In the summer of 1992 Mr Lamont raised the possibility of withdrawing from the ERM with Mr Major. But at a meeting to discuss the idea, Mr Major said: "Oh no, I don't want to discuss that at all, I want to discuss my speech for next week." Mr Lamont resolved to raise the subject again at the end of the year. "I was not to know that events would overwhelm us before then," he writes.
Lord Lamont denies reports that he sang in the bath the day after Black Wednesday, but adds that he did not anticipate that he would be sacked by Mr Major. "It is true that I had a strong feeling - indeed more than that, a certainty - that the economy would now turn," he writes. "I remember remarking to Peter Lilley as I went into Cabinet that morning: `Now I have got the economic policy I want, I don't see why I should resign'."
He writes that it is "completely without foundation" that Mr Major had a nervous breakdown on Black Wednesday, but that in the following weeks "his mood did become one of deep depression".
In an interview with Varsity, the Cambridge University student newspaper, Lord Lamont revealed his contempt for his former ally. He dismissed Mr Major's assessment of his premiership as "a Greek tragedy" by saying: "A Greek tragedy requires a hero."
He insisted that he was made a scapegoat for Black Wednesday. He said: "It would have happened had me, Major, John Smith, Gordon Brown or anyone been there."
He also disputed the conventional wisdom that the Tories' defeat at the 1997 general election stemmed from the ERM debacle. "Even in the six months after Black Wednesday the ratings weren't disastrous, but subsequently we fell by a further 30 per cent or so."
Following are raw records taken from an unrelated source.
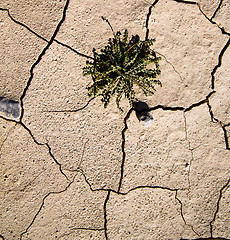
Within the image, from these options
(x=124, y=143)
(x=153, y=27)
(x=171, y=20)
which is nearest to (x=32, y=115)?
(x=124, y=143)

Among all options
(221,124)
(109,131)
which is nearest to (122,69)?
(109,131)

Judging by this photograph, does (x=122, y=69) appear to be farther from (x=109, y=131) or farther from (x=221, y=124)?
(x=221, y=124)

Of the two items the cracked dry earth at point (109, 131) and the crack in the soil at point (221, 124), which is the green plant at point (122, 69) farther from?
the crack in the soil at point (221, 124)

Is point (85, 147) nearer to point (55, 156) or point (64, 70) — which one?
point (55, 156)

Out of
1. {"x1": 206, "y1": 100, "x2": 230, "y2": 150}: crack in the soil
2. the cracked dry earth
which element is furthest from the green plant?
{"x1": 206, "y1": 100, "x2": 230, "y2": 150}: crack in the soil

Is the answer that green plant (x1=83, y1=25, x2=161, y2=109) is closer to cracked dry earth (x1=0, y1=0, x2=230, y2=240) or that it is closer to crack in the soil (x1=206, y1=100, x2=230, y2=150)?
cracked dry earth (x1=0, y1=0, x2=230, y2=240)

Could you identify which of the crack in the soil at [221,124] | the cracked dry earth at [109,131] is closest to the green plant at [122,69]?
the cracked dry earth at [109,131]
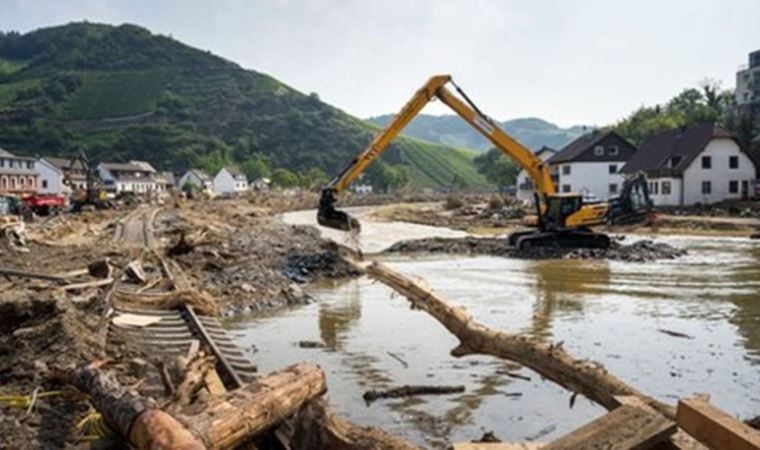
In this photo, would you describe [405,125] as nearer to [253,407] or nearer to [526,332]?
[526,332]

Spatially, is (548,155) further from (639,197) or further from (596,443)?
(596,443)

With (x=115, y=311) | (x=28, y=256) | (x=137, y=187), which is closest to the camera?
(x=115, y=311)

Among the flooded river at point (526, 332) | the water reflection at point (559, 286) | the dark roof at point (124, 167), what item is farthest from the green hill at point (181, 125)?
the flooded river at point (526, 332)

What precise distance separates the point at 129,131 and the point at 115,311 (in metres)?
143

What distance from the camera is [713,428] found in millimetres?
4441

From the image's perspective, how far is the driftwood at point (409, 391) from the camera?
400 inches

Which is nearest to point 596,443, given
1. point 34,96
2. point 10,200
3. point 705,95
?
point 10,200

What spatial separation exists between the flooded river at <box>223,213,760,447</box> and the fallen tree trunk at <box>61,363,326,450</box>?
2.58 metres

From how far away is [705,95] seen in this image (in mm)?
100375

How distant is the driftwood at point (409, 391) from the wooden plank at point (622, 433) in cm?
577

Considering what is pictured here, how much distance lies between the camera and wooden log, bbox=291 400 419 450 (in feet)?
19.5

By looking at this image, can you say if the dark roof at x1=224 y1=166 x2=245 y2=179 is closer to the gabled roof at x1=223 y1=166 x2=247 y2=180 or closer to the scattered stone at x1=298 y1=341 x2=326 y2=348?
the gabled roof at x1=223 y1=166 x2=247 y2=180

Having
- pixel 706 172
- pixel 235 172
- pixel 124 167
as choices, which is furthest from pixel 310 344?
pixel 235 172

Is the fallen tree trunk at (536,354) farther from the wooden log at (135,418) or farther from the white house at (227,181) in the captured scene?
the white house at (227,181)
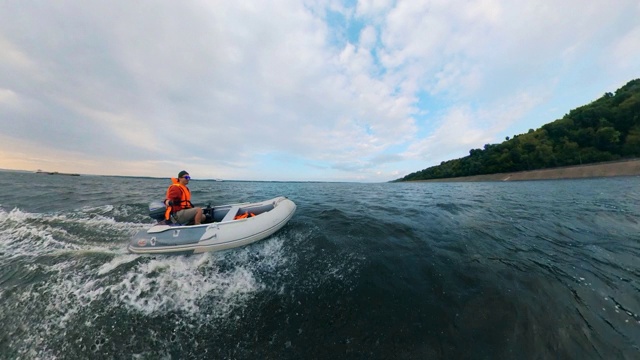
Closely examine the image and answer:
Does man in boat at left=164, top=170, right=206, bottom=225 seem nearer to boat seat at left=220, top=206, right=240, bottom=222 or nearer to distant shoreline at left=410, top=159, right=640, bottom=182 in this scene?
boat seat at left=220, top=206, right=240, bottom=222

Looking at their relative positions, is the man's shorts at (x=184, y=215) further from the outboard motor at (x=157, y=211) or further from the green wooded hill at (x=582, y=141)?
the green wooded hill at (x=582, y=141)

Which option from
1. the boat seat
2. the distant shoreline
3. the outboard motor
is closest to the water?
the outboard motor

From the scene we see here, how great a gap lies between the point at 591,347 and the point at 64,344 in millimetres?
7383

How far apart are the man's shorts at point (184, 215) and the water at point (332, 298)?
58.2 inches

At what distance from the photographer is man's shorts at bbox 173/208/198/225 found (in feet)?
21.8


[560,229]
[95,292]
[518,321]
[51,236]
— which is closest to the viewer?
[518,321]

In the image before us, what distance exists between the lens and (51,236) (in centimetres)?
667

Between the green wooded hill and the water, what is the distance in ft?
215

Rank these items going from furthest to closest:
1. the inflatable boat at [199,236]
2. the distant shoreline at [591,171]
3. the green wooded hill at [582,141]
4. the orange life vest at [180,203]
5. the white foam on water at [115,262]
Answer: the green wooded hill at [582,141]
the distant shoreline at [591,171]
the orange life vest at [180,203]
the inflatable boat at [199,236]
the white foam on water at [115,262]

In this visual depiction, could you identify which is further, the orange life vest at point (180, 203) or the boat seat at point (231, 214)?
the boat seat at point (231, 214)

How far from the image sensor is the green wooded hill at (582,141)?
4669 cm

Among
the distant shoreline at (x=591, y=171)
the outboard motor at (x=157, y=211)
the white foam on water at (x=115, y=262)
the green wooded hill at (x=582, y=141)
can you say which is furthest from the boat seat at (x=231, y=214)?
the green wooded hill at (x=582, y=141)

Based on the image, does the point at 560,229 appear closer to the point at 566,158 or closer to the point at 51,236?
the point at 51,236

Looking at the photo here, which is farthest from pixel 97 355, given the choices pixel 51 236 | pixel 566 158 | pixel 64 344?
pixel 566 158
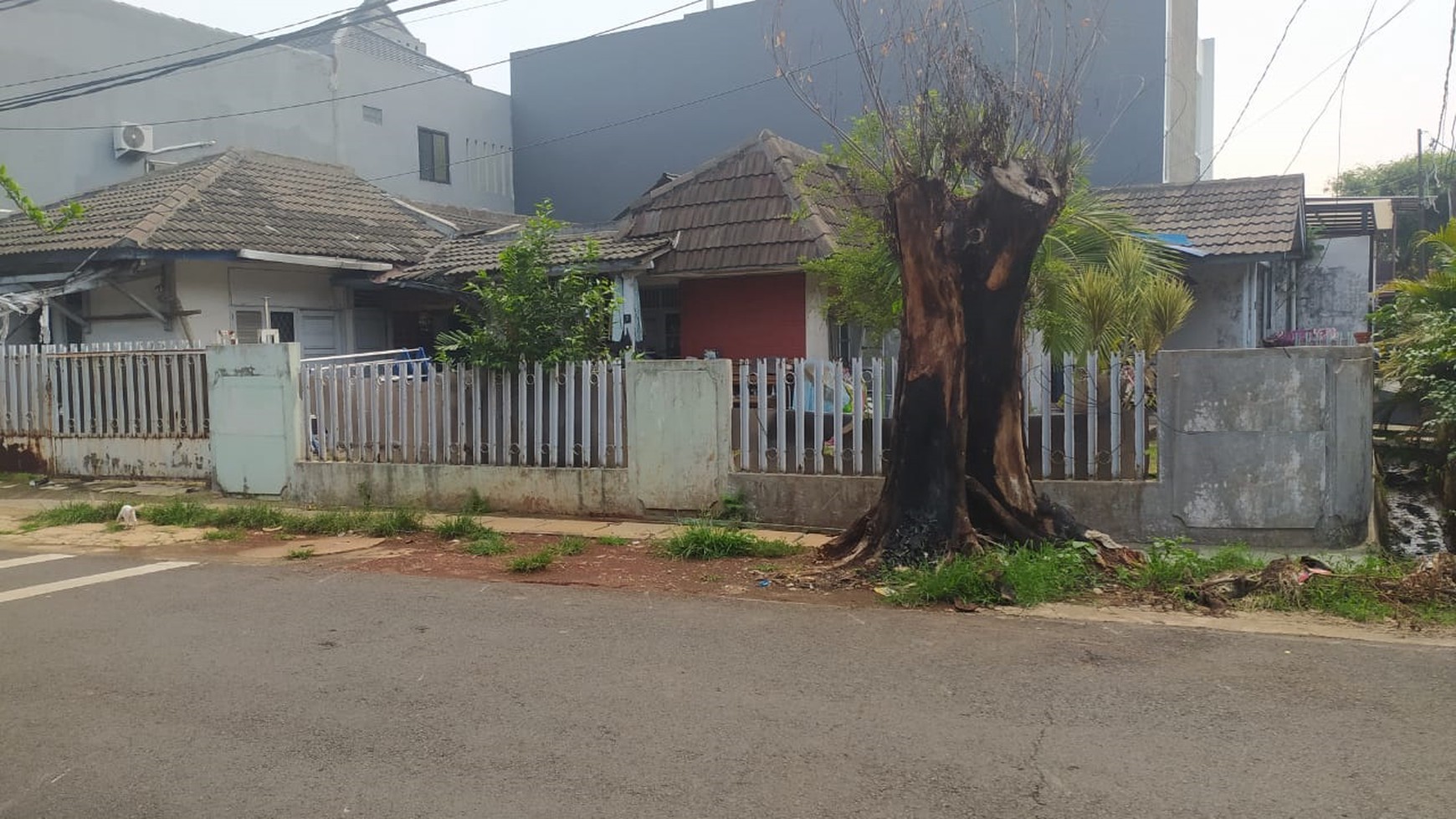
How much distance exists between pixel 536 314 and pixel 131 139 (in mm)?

Lord Lamont cited other events, such as the ban on British beef exports and Mr Major's climbdown over accepting qualified majority voting in the European Union.
He also dismissed one of Mr Major's triumphs, Britain's opt-out clause in the Maastricht Treaty, which allowed the country to remain outside the single currency.
The former Chancellor praised Gordon Brown's handling of the economy over the past two years and said he did not agree with Tory criticism of the welfare-to-work measures.
He said the working families' tax credit was a very imaginative idea and that Mr Brown was right to give independence to the Bank of England on interest rates. His only criticism of Labour was for relying too heavily on the private finance initiative to raise money for public-sector projects.
He insisted he supported the European policy of William Hague, the Tory leader, but hinted strongly that he would like the Conservatives to rule out membership of the single currency for ever, and to consider pulling out of the EU.